In our recent RTT we employed the following tiebreaker methods in the order listed:

  1. Head to Head
  2. Solkhoff
  3. Cumulative
  4. Sonneborn-Berger
The above methods are commonly used in competitive Swiss tournaments. The explanations are as follows.

Head to Head: This one is straight forward. If two opponents played each other during the tournament but happen to finish the tournament with an identical record, then the winner of their game becomes the tiebreaker.

This one is obvious, completely fair, and can resolve a tie between two 2-1 records quite easily. However it may not be applicable if the two players don't play each other or if they play each other and tie their game.

Solkhoff: Outside of chess circles this is more widely known as the strength of schedule tie breaker. The better the results of a players opponents' during the tournament the higher the Solkhoff score will be.

Cumulative: Cumulative scoring places more weight on games won in the early rounds of the tournament and less weight on later rounds. The rationale for this system is that a player who scored well early in the tournament has most likely faced tougher opponents in later rounds and should therefore be favored over a player who scored poorly in the start before subsequently scoring points against weaker opponents.

Sonneborn-Berger: This is essentially a modified version of the Solkhoff tiebreaker method, but places less weight on ties.

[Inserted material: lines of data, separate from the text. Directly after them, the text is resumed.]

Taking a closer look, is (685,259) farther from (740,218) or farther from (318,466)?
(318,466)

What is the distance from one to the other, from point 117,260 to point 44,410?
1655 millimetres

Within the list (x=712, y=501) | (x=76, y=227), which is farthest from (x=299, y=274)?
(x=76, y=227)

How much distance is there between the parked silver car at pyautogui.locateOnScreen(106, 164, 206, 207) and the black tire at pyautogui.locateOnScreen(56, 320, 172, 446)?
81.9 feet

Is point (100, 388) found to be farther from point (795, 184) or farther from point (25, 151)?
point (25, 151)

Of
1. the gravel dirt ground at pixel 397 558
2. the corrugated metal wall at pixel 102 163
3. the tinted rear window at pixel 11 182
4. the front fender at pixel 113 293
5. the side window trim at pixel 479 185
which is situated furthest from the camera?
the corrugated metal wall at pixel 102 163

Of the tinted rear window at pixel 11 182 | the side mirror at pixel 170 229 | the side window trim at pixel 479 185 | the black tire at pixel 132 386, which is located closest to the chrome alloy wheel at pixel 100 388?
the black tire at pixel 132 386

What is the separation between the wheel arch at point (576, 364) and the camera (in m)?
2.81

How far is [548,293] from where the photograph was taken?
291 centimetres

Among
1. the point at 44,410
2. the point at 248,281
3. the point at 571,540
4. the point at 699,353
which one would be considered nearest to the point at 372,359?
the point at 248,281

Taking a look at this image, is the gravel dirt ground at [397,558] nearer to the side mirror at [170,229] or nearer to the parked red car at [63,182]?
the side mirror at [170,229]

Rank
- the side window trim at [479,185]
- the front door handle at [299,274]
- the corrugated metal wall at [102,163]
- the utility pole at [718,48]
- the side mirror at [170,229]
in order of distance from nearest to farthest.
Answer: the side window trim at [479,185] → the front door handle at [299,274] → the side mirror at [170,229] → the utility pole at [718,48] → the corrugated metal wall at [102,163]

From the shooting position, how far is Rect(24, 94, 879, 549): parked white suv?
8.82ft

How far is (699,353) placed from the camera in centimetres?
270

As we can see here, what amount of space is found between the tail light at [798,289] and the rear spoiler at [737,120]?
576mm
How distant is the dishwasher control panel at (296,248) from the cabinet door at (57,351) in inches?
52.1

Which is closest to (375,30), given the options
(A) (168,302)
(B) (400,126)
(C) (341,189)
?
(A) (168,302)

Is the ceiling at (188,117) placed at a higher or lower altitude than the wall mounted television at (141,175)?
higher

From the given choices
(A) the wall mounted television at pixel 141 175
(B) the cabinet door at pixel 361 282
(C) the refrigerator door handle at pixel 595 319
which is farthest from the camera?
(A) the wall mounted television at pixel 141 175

More explanation on the above along with additional tie breaker methods can be found here:

With 4 tie-breakers used, the chances of an actual tie that cannot be broken at the end of tournament are rare. In our most recent RTT we did end up going to tiebreakers. This was to be expected in a tournament with only 3 rounds of Swiss and Eleven players. Both players finished the tournament 2-0-1 and their tie was against each other. This made the head to head tiebreaker moot so we moved onto Solkhoff where it was determined one player had a tougher schedule than the other. While this might disappoint the second place player with this result, it was pointed out to him that he did have an opportunity to win the tournament outright had he simply won his game against the champion instead of tying.